花よりもなほ

今日の映画レビュー.comでは、『花よりもなほ』をご紹介します。

江戸時代中期、生類憐みの令を公布した将軍綱吉の頃。
貧しい長屋で子ども達相手に寺子屋を開きながら暮らしている宗佐衛門(岡田准一)は、剣術師範だった父の仇を討つため、宿敵金沢十兵衛を探していた。
故郷信州の親族の期待を一身に背負った宋左衛門が仇討に成功すれば、藩から百両の賞金が出るのである。
しかし、宗左衛門の剣術の腕前は、長屋の若者の喧嘩殺法にさえ勝つことができない。本物の武士を相手にしても逃げ足だけが速い。
何より、宋左衛門は父の仇、金沢十兵衛をを同じ長屋で見つけていたのだ。十兵衛は武士をやめて人足となり、妻子と静かに暮らしていた。
果たして仇討はどうなってしまうのか・・・。

時代背景には仮名手本忠臣蔵で有名になった赤穂浪士の仇討というピリピリした伏線も引かれていますが、全面的にほんわかとした雰囲気で物語が進みます。
是枝監督の映像手法には、演者の足だけがアップになり、誰の足がどういう状況でどんな表情をしているのかを観客に問う場面も多々ありました。
タイトルの「花よりもなほ」とは、赤穂の殿様、浅野内匠頭の辞世の句「風誘う花よりもなお我はまた春の名残をいかにとやせん」からとられたのでしょう。
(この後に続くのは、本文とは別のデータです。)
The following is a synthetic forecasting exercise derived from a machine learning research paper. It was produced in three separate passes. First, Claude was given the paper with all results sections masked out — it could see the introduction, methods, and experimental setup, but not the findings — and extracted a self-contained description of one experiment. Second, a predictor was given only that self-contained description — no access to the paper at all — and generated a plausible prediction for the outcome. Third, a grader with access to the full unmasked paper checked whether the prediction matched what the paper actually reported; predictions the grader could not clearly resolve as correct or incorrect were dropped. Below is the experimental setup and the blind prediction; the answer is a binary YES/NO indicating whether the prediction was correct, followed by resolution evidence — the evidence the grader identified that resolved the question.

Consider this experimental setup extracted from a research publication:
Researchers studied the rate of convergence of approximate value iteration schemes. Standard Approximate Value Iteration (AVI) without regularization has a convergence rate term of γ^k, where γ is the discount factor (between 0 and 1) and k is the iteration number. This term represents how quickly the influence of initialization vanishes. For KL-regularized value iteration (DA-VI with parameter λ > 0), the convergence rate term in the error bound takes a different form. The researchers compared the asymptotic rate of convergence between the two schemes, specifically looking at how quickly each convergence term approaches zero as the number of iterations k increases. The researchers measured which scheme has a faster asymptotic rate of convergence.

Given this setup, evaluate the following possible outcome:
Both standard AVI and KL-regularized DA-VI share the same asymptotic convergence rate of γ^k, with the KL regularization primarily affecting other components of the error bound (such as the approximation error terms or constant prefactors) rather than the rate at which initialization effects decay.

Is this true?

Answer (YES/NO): NO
「春の名残をどうしたもんかなぁ」という歌が、桜の花の下で仇討について考える宋左衛門の気持ちを表しているようです。
宋左衛門が恋心を抱く長屋の未亡人に宮沢りえ、古田新太、木村祐一、上島竜兵といった存在感だけで笑わせてくれるキャストも楽しく、力を抜いて見られる時代劇です。

 

本日ご紹介させていただいた『花よりもなほ』ですが、『何かにイライラしている方』、『心をほっこりさせたい方』に是非お勧めしたい映画でした。